Passage shown:
----

Film Forum is a nonprofit movie theater at 209 West Houston Street in Greenwich Village, Manhattan.  It began in 1970 as an alternative screening space for independent films, with 50 folding chairs, one projector and a $19,000 annual budget. Karen Cooper became director in 1972. Its current Greenwich Village cinema (on Houston Street, west of Sixth Avenue) was built in 1990. Film Forum is a 4-screen cinema open 365 days a year, with 280,000 annual admissions, nearly 500 seats, 60 employees, 4500 members and an operating budget of $5 million. Film Forum is the only autonomous nonprofit cinema in New York City and one of the few in the United States of America. In 1994, Film Forum was honored with a Village Award by the Greenwich Village Society for Historic Preservation, even though it is technically in Soho. In 2018, Film Forum had a major renovation, adding new seats (and in turn, more leg room) and a fourth theater.

----

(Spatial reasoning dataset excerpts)
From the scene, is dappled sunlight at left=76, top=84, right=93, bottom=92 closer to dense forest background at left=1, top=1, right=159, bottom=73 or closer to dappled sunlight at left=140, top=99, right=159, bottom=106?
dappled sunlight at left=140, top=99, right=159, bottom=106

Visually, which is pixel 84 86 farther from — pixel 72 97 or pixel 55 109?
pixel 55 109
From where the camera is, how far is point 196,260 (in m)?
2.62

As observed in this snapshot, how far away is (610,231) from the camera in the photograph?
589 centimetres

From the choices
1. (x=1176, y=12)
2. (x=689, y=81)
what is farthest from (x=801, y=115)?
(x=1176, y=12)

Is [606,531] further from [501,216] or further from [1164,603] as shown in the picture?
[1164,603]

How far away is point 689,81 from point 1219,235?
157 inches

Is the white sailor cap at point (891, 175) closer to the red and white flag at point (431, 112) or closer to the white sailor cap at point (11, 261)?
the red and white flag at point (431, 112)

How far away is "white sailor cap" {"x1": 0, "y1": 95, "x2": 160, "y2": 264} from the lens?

----

Write the next part of the passage about the Film Forum cinema, picking up after its final sentence. The material has no connection to the text about Film Forum.

Programming
Film Forum presents two distinct film programs. Premieres of American independents and foreign art films, programmed by Karen Cooper and Mike Maggiore, and repertory programming, which includes foreign and American classics, genre works, festivals, and directors' retrospectives, programmed by Bruce Goldstein. In January 2013 Goldstein started a series called Film Forum Jr. which shows a classic films appropriate for children and their parents.

Reputation
Filmmakers such as Agnès Varda, D. A. Pennebaker, Christopher Nolan, Kelly Reichardt, Ramin Bahrani and many others have praised the theater and its programming. Director and actor André Gregory said in 2022, “If New York lost the Statue of Liberty, it would not be a real loss, but if Film Forum disappeared, it would be absolutely heartbreaking.”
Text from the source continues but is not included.